Directive 1
Copy the entries word for word, from the line containing "What do you" through the last entry.

Text segment
Raley's, Inc. v. N.L.R.B.

Decision Date07 April 1983
Docket NumberNos. 81-7471 and 81-7592,AFL-CIO and I,s. 81-7471 and 81-7592
Citation703 F.2d 410
Parties112 L.R.R.M. (BNA) 3376, 97 Lab.Cas. P 10,002 RALEY'S, INC., Petitioner, v. NATIONAL LABOR RELATIONS BOARD, Respondent, Retail Clerks Union Locals 373, 588 and 1179, United Food & Commercial Workers,ndependent Drug Clerks Association, Intervenors.
CourtU.S. Court of Appeals — Ninth Circuit

Henry R. Telfeian, McLaughlin & Irvin, Norman Leonard, San Francisco, Cal., for petitioner.

David R. Marshall, N.L.R.B., Washington, D.C., for respondent.

Petition for review of a Decision and Order of the National Labor Relations Board.

Before KENNEDY, ALARCON, NELSON, Circuit Judges.

NELSON, Circuit Judge:

Petitioner, Raley's Inc. (Raley's), seeks review of a Decision and Order of the National Labor Relations Board (Board) issued June 29, 1981 under National Labor Relations Act Sec. 10(f), 29 U.S.C. Sec. 160(f) (1976). 1 The Board found that Raley's had engaged in several unfair labor practices under sections 8(a)(1) and (2) of the National Labor Relations Act (Act), 29 U.S.C. Sec. 158(a)(1), (2) (1976). These findings were based on Raley's conduct in the period preceding a 1979 representation election between the incumbent Independent Drug Clerks Association (IDCA) and the Retail Clerks Union (Retail Clerks). The Board ordered Raley's to cease and desist from the unfair labor practices and to post notices to that effect. The election was set aside, and an order directing a second election was issued.

We affirm all the unfair labor practice findings except the conclusion that Raley's violated section 8(a)(1) and (2) of the Act by announcing the existence of lawfully granted benefits in order to influence the election. We reverse this finding on the basis of the employer's free speech rights guaranteed by Sec. 8(c) of the Act, 29 U.S.C. Sec. 158(c) (1976), reverse the order of the associated remedial measures, and remand the election order to the Board for reconsideration.

FACTS AND PROCEDURAL BACKGROUND

After considering the record as a whole, we accept the Administrative Law Judge's findings of fact (adopted by the Board) as being supported by substantial evidence. 29 U.S.C. Sec. 160(e) (1976); Universal Camera Corp. v. NLRB, 340 U.S. 474, 485, 71 S.Ct. 456, 463, 95 L.Ed. 456, 466 (1951). Because the Board and the Administrative Law Judge have provided an extensive discussion of the complex facts in this case, and because we summarily affirm most of the Board's conclusions, we repeat only the basic facts and those relevant to the issues that are discussed in detail in this opinion.

Information given
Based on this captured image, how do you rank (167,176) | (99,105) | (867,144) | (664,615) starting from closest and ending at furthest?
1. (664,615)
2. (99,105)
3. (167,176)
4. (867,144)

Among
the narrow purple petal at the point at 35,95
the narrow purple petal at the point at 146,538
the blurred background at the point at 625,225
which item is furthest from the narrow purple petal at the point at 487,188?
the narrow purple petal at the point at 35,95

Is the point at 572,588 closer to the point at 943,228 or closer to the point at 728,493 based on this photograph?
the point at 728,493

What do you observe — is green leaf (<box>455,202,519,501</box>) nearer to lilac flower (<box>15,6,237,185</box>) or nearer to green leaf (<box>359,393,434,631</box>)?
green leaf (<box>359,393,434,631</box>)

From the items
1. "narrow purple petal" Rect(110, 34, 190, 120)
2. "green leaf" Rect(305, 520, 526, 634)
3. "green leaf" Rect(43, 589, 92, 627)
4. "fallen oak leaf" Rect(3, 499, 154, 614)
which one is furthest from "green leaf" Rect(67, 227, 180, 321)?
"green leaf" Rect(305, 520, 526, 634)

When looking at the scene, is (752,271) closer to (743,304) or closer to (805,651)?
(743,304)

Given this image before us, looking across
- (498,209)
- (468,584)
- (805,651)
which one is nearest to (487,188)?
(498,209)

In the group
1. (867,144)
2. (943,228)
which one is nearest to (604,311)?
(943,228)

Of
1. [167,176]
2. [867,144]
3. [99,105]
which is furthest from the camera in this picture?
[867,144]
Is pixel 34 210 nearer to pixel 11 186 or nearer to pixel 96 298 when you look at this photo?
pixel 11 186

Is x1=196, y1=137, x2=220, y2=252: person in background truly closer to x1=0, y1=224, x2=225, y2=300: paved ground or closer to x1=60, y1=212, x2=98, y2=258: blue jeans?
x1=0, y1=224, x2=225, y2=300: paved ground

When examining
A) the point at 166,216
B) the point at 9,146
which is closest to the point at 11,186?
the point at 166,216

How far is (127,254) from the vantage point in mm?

Directive 2
Pick up the Raley's, Inc. v. N.L.R.B. court opinion where it leaves off and write the next part.

Exercise answer 1
What do you observe — is green leaf (<box>455,202,519,501</box>) nearer to lilac flower (<box>15,6,237,185</box>) or nearer to green leaf (<box>359,393,434,631</box>)?
green leaf (<box>359,393,434,631</box>)

From the items
1. "narrow purple petal" Rect(110, 34, 190, 120)
2. "green leaf" Rect(305, 520, 526, 634)
3. "green leaf" Rect(43, 589, 92, 627)
4. "fallen oak leaf" Rect(3, 499, 154, 614)
which one is furthest from "green leaf" Rect(67, 227, 180, 321)?
"green leaf" Rect(305, 520, 526, 634)

When looking at the scene, is (752,271) closer to (743,304) or closer to (805,651)?
(743,304)

Given this image before us, looking across
- (498,209)
- (468,584)
- (805,651)
which one is nearest to (487,188)?
(498,209)

In the group
1. (867,144)
2. (943,228)
which one is nearest to (604,311)?
(943,228)

Of
1. [167,176]
2. [867,144]
3. [99,105]
which is furthest from the camera in this picture?
[867,144]
Is pixel 34 210 nearer to pixel 11 186 or nearer to pixel 96 298 when you look at this photo?
pixel 11 186

Is x1=196, y1=137, x2=220, y2=252: person in background truly closer to x1=0, y1=224, x2=225, y2=300: paved ground or closer to x1=60, y1=212, x2=98, y2=258: blue jeans?
x1=0, y1=224, x2=225, y2=300: paved ground

When examining
A) the point at 166,216
B) the point at 9,146
which is closest to the point at 11,186?
the point at 166,216

How far is (127,254) from the vantage point in mm?

Exercise answer 2
Raley's is engaged in the retail sale of food, drugs, and related products throughout Northern California. Since 1964, all its drugstore and Drug Center employees have been represented by the IDCA, which was certified in an election conducted by the Board. During its tenure, the IDCA has negotiated successive collective bargaining agreements, the most recent of which was in effect at all times relevant to this case.

In April, 1979, various Retail Clerk locals began a campaign to organize Raley's Drug Center and drugstore employees and to oust the incumbent IDCA. Raley's has officially maintained a neutral posture between the two unions.

In June or July of 1979, Kay Sordillo, Secretary-Treasurer of the IDCA, called James Teel, Vice-President of Raley's, and requested that Raley's send an insurance representative to the stores to explain increased health and welfare benefits to the employees. Sordillo had received a number of questions from employees regarding their benefits, and it appeared that many of them were unaware of the precise nature and extent of those benefits. Teel contacted company counsel and then advised Sordillo that Raley's could explain its benefits but could not campaign on either union's behalf.

In late April, 1979, Raley's granted increased health and welfare benefits to its California employees who were represented by the IDCA. Raley's Nevada employees, who were represented by the Retail Clerks, had been granted additional benefits in early April. The California employees received their benefits pursuant to a 1977 agreement between the IDCA and Raley's that guaranteed IDCA-represented employees any benefits granted to the Nevada workers.

In late July and early August, before the August 16 election, meetings were held at most of Raley's retail stores in order to explain the health and welfare benefits to the employees. Sordillo and Robert Gilbert, the insurance carrier's representative, were present at each of these meetings.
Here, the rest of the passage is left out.